> [Texto de referencia]
━━━━━━━━━━━━━━━━━━━━━━━━━━━━━━

Lo que pasó en el país hace dos semanas fue una tragedia silente. La muerte de Fidel Castro eclipsó en parte su infausta “espectacularidad”. Las imágenes de sus estragos fueron sobrecogedoras. Algunas parecían tomadas en regiones tropicales del sudeste asiático después del paso de un tsunami.

El gobierno cuantifica las pérdidas humanas, las cosechas, las infraestructuras, pero nunca podrá conocer ni reparar los daños sufridos por cada familia en trastornos, pérdidas y enfermedades. Todavía muchas vidas transitan por el estrés postraumático sin contar con ayuda médica que las trate sicológicamente. Esta brutal arremetida de la naturaleza trajo, sin embargo, enseñanzas veladas, discernibles por los dotados de sensibilidad social.

━━━━━━━━━━━━━━━━━━━━━━━━━━━━━━

> [Material fuente]
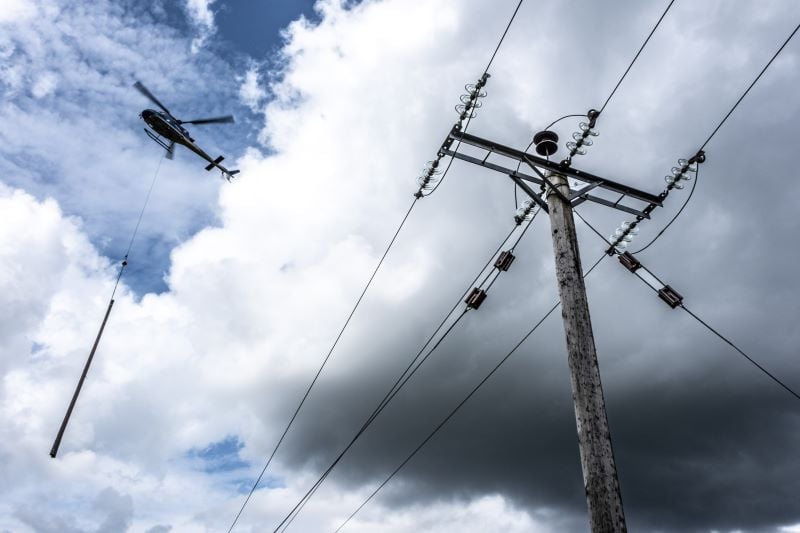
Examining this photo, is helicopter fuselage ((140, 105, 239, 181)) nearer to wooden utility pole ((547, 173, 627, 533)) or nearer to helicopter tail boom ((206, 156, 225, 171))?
helicopter tail boom ((206, 156, 225, 171))

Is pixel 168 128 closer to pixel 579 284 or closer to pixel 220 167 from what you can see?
pixel 220 167

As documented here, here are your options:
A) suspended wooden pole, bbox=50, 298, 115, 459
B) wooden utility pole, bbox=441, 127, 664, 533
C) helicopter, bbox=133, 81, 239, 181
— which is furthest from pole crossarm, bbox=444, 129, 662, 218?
helicopter, bbox=133, 81, 239, 181

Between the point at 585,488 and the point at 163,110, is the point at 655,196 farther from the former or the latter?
the point at 163,110

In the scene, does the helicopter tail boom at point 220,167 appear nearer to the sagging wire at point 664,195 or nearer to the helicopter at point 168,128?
the helicopter at point 168,128

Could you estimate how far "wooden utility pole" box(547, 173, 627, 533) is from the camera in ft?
18.3

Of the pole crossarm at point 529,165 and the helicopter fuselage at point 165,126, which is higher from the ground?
the helicopter fuselage at point 165,126

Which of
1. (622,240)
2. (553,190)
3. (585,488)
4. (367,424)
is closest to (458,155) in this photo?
(553,190)

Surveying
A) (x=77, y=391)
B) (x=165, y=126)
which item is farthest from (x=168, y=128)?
(x=77, y=391)

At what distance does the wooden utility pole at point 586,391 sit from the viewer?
18.3 ft

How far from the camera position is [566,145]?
30.4 ft

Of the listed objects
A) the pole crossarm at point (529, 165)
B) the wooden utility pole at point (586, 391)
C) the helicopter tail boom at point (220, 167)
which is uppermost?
the helicopter tail boom at point (220, 167)

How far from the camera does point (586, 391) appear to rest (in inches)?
245

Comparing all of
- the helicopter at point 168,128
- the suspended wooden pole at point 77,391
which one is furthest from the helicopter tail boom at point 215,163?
the suspended wooden pole at point 77,391

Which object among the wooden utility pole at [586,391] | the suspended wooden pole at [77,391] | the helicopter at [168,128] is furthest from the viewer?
the helicopter at [168,128]
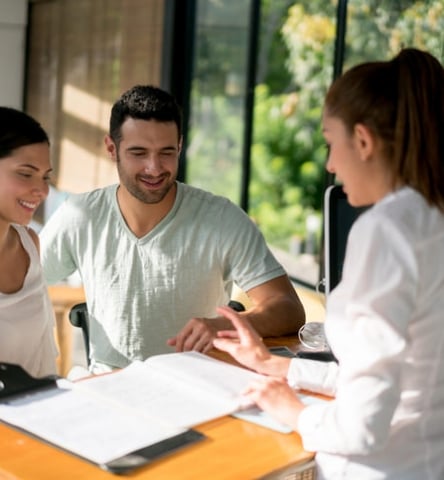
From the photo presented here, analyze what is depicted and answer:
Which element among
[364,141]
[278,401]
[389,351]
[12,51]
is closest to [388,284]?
[389,351]

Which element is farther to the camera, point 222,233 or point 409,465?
point 222,233

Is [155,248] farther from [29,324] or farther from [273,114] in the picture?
[273,114]

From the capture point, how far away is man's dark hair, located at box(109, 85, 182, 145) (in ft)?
8.95

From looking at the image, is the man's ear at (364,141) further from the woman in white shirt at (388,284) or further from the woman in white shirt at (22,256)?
the woman in white shirt at (22,256)

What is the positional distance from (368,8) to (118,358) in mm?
2881

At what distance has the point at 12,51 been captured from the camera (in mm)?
8016

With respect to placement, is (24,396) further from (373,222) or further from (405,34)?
(405,34)

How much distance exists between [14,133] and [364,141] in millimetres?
1151

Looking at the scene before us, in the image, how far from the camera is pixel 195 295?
2754mm

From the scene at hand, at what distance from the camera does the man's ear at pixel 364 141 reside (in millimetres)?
1545

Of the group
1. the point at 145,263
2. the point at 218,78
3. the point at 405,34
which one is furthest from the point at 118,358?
the point at 218,78

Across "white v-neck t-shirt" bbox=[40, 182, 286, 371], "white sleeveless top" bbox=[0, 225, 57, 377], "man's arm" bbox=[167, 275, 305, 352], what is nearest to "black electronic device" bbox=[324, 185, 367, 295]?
"man's arm" bbox=[167, 275, 305, 352]

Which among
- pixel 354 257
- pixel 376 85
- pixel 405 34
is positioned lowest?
pixel 354 257

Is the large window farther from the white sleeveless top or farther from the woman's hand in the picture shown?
the woman's hand
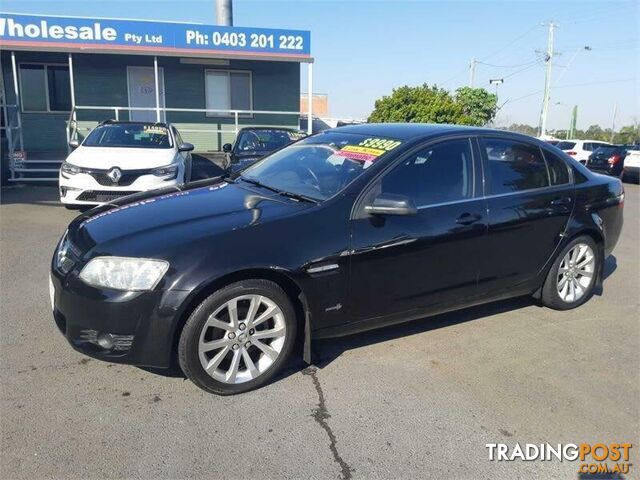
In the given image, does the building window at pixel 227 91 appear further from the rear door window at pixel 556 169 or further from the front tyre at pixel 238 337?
the front tyre at pixel 238 337

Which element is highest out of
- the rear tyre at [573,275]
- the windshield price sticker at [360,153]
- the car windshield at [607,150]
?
the windshield price sticker at [360,153]

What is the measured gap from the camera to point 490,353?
390cm

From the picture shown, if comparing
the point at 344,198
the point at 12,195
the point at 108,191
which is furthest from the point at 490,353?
the point at 12,195

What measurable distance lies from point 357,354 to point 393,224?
3.23 ft

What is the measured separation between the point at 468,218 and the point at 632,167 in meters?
17.5

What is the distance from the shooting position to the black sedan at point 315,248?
2980 mm

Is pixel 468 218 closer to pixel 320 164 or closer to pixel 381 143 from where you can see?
pixel 381 143

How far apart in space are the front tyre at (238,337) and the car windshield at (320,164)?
32.1 inches

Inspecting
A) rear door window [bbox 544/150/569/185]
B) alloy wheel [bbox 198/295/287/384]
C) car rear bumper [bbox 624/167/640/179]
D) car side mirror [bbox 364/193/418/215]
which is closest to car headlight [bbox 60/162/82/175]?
alloy wheel [bbox 198/295/287/384]

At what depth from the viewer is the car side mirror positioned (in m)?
3.34

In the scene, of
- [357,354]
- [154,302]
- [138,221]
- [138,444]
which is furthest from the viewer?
[357,354]

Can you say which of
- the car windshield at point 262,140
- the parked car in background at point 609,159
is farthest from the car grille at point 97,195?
the parked car in background at point 609,159

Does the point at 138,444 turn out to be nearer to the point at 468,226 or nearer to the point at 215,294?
the point at 215,294

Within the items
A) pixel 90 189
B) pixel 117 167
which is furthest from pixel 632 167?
pixel 90 189
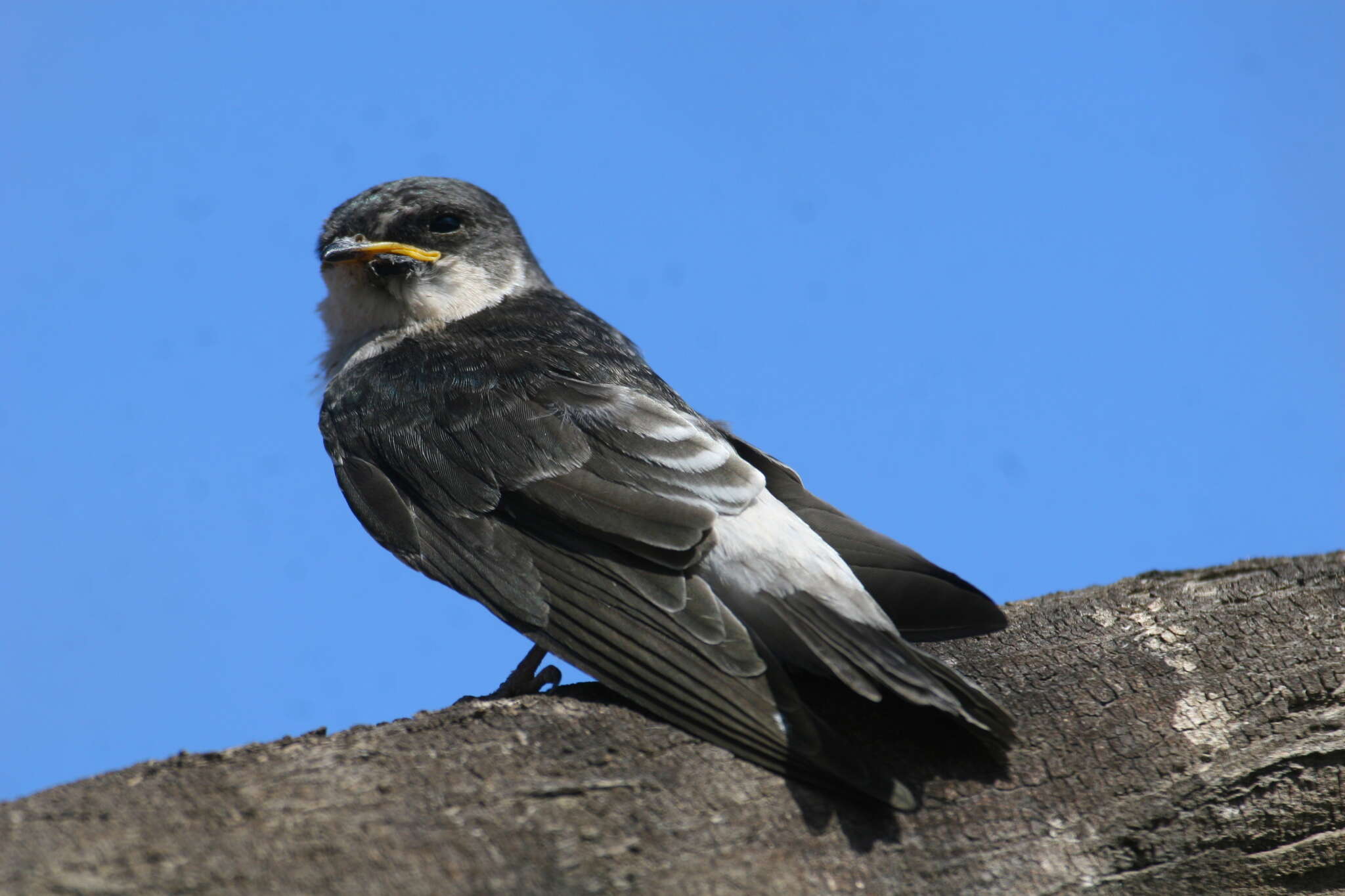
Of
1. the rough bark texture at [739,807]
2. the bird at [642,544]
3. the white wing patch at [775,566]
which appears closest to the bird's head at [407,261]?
the bird at [642,544]

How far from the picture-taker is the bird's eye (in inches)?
262

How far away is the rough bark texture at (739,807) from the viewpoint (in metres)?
3.18

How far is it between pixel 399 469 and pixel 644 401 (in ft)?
3.71

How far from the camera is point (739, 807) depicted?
3631 millimetres

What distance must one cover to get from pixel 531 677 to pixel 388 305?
2.29m

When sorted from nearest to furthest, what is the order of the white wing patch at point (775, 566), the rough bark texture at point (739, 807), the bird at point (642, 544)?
the rough bark texture at point (739, 807)
the bird at point (642, 544)
the white wing patch at point (775, 566)

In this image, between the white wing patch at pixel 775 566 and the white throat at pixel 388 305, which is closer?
the white wing patch at pixel 775 566

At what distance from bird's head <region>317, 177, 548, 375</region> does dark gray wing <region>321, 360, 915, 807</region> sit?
0.83 meters

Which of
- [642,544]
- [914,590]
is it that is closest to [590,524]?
[642,544]

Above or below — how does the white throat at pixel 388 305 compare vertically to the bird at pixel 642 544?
above

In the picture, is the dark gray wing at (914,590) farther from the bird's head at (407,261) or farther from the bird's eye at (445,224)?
the bird's eye at (445,224)

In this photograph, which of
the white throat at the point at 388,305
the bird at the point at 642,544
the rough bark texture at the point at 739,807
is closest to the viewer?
the rough bark texture at the point at 739,807

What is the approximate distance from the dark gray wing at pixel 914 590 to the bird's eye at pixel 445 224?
2962mm

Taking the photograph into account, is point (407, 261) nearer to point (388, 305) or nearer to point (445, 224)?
point (388, 305)
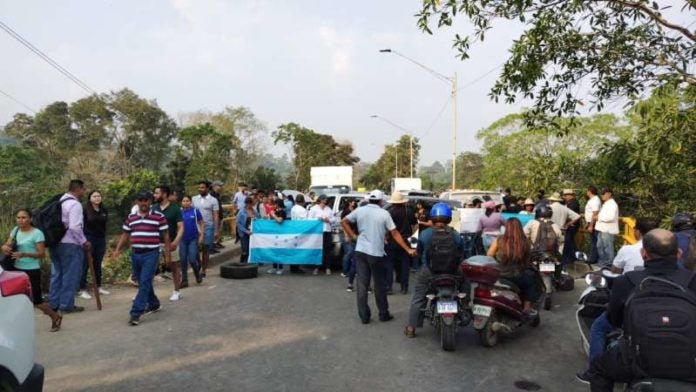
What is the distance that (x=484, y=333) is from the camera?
6.36 meters

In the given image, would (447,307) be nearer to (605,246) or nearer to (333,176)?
(605,246)

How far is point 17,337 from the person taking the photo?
3.68 m

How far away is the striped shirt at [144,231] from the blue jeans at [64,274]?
1.06 m

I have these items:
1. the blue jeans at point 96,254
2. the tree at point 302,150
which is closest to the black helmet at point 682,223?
the blue jeans at point 96,254

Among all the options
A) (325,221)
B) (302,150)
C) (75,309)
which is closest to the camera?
(75,309)

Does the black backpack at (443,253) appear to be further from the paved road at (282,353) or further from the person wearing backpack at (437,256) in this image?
the paved road at (282,353)

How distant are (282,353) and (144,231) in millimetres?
2697

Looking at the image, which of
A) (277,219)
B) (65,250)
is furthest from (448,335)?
(277,219)

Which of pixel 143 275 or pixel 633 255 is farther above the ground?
pixel 633 255

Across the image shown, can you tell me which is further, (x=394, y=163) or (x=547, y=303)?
(x=394, y=163)

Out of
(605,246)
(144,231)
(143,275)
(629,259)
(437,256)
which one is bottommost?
(143,275)

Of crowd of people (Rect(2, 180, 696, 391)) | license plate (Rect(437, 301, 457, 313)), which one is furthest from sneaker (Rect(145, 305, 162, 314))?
license plate (Rect(437, 301, 457, 313))

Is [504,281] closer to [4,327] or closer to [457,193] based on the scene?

━━━━━━━━━━━━━━━━━━━━━━━━━━━━━━

Responda, a partir del texto de referencia, las siguientes preguntas:
(a) ¿Hace cuánto tiempo ocurrió lo que el texto llama una tragedia silente?
(b) ¿Qué muerte eclipsó en parte su "espectacularidad"?
(c) ¿Qué pérdidas cuantifica el gobierno?
Los registros constituyen un material independiente del texto de referencia.

(a) Hace dos semanas.
(b) La muerte de Fidel Castro.
(c) Las pérdidas humanas, las cosechas y las infraestructuras.